On argumente mal pour vider de telles questions : supposons que l’on puisse, par une opération, accroître la vie moyenne, non plus de quatre, mais de quarante ans, à la condition qu’une mort immédiate menacera le quart des opérés ; un quart des vies sacrifié pour doubler les trois autres, le bénéfice est grand. Qui voudra le recueillir? Quel médecin fera l’opération? Qui se chargera, en y invitant 4,000 habitans robustes et bien portans d’une même commune, de commander pour le lendemain 1,000 cercueils? Quel directeur de collège oserait annoncer à cinquante mères, qu’empressé à accroître la vie moyenne de ses deux cents élèves, il a joué pour eux ce jeu avantageux et que leurs fils sont les perdans ? Les parens les plus sages acceptaient une chance sur deux cents; aucun, sur la foi d’aucun calcul, ne s’exposerait à une chance sur quatre.

Un jeu, sans blesser la justice, peut causer de grands dommages, il peut être périlleux d’y échanger les chances de perte et de gain, les règles que doivent suivre ceux qui veulent commettre cette imprudence n’en reçoivent aucun changement.

**Données extraites**

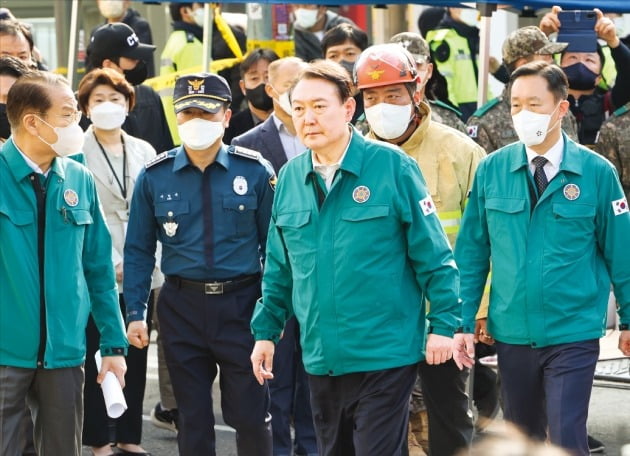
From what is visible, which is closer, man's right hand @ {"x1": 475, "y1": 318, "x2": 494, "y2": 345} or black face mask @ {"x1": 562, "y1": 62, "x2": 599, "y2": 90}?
man's right hand @ {"x1": 475, "y1": 318, "x2": 494, "y2": 345}

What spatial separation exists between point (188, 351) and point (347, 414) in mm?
1460

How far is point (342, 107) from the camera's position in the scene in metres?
5.90

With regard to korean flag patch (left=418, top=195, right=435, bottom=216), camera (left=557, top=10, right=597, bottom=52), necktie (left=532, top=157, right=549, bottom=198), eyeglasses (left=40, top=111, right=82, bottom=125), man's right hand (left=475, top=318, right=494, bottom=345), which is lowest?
man's right hand (left=475, top=318, right=494, bottom=345)

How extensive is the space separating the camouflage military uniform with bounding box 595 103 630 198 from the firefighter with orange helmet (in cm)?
185

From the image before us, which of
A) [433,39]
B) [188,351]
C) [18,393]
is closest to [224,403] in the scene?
[188,351]

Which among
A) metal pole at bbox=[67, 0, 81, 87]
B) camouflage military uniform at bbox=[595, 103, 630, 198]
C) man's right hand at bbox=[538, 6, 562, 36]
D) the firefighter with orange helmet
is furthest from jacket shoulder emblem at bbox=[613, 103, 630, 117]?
metal pole at bbox=[67, 0, 81, 87]

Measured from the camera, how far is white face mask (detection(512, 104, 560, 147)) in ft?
21.6

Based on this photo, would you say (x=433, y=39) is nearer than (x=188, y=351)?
No

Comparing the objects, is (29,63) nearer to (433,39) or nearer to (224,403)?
(224,403)

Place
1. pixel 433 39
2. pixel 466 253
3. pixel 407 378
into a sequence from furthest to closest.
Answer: pixel 433 39 → pixel 466 253 → pixel 407 378

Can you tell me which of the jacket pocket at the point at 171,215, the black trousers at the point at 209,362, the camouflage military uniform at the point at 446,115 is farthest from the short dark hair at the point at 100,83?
the camouflage military uniform at the point at 446,115

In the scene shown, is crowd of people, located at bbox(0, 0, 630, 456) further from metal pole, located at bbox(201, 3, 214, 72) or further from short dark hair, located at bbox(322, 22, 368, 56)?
metal pole, located at bbox(201, 3, 214, 72)

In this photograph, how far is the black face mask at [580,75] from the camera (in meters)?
9.43

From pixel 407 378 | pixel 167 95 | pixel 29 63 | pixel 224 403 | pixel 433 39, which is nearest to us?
pixel 407 378
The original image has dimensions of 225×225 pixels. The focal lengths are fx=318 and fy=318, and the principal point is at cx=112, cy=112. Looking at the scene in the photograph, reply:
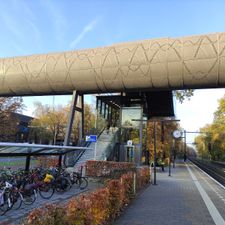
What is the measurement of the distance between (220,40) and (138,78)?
20.1 feet

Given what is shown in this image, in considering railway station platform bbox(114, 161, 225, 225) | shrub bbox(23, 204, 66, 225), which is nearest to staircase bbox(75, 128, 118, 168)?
railway station platform bbox(114, 161, 225, 225)

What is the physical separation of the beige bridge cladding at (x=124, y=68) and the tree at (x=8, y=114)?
17.9 m

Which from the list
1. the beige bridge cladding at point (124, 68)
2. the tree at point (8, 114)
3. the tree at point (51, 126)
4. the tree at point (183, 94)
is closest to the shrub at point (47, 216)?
the beige bridge cladding at point (124, 68)

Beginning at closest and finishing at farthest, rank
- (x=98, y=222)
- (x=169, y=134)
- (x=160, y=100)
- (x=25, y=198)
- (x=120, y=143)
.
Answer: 1. (x=98, y=222)
2. (x=25, y=198)
3. (x=120, y=143)
4. (x=160, y=100)
5. (x=169, y=134)

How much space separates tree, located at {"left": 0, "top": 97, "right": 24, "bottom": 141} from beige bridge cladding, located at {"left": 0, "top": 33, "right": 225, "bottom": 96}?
58.7ft

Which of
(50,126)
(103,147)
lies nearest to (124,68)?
(103,147)

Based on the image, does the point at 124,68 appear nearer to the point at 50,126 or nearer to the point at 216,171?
the point at 216,171

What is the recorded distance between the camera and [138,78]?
76.2 feet

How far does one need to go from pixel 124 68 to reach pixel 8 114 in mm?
28555

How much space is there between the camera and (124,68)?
23.2 metres

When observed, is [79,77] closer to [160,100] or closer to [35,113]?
[160,100]

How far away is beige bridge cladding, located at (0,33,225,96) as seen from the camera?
69.5 feet

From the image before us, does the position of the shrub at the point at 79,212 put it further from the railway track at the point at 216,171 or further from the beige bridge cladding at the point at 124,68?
the railway track at the point at 216,171

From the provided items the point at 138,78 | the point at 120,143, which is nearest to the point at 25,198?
the point at 138,78
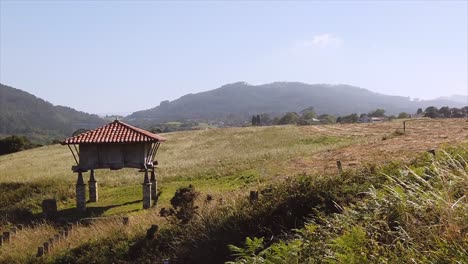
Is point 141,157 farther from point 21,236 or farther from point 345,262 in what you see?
point 345,262

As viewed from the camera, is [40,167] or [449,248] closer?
[449,248]

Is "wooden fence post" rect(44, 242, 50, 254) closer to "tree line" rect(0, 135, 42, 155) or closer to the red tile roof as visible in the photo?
the red tile roof

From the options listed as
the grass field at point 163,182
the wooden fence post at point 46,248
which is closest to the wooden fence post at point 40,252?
the wooden fence post at point 46,248

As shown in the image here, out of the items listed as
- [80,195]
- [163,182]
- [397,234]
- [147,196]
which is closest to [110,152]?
[80,195]

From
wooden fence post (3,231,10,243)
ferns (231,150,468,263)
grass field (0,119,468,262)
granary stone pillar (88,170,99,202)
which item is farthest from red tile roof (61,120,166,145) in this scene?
ferns (231,150,468,263)

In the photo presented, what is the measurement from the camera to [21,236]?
1416 cm

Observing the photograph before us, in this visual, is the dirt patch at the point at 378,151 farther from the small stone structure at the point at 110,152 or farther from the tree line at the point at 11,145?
the tree line at the point at 11,145

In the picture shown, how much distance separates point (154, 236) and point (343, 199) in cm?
500

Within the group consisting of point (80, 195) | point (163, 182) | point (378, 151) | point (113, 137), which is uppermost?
point (113, 137)

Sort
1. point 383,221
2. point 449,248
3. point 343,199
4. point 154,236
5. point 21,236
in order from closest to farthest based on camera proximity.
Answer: point 449,248
point 383,221
point 343,199
point 154,236
point 21,236

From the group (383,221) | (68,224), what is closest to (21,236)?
(68,224)

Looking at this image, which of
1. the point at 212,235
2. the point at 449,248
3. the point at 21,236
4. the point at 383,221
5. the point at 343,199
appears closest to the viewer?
the point at 449,248

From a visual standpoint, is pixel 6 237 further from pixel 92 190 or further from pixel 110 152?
pixel 92 190

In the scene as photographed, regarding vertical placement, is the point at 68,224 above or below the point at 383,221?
below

**Problèmes et exercices**
1) Restituez à l'identique le passage du texte sur la vie moyenne qui s'ouvre sur les mots contenant "On argumente mal" et se clôt sur "chance sur quatre.".
2) Extrayez des enregistrements chaque ligne où figure la chaîne "visible", en tenant compte de la casse.

**Corrigé des exercices**
1)
On argumente mal pour vider de telles questions : supposons que l’on puisse, par une opération, accroître la vie moyenne, non plus de quatre, mais de quarante ans, à la condition qu’une mort immédiate menacera le quart des opérés ; un quart des vies sacrifié pour doubler les trois autres, le bénéfice est grand. Qui voudra le recueillir? Quel médecin fera l’opération? Qui se chargera, en y invitant 4,000 habitans robustes et bien portans d’une même commune, de commander pour le lendemain 1,000 cercueils? Quel directeur de collège oserait annoncer à cinquante mères, qu’empressé à accroître la vie moyenne de ses deux cents élèves, il a joué pour eux ce jeu avantageux et que leurs fils sont les perdans ? Les parens les plus sages acceptaient une chance sur deux cents; aucun, sur la foi d’aucun calcul, ne s’exposerait à une chance sur quatre.

2)
From what is visible, which is closer, man's right hand @ {"x1": 475, "y1": 318, "x2": 494, "y2": 345} or black face mask @ {"x1": 562, "y1": 62, "x2": 599, "y2": 90}?
Is "wooden fence post" rect(44, 242, 50, 254) closer to "tree line" rect(0, 135, 42, 155) or closer to the red tile roof as visible in the photo?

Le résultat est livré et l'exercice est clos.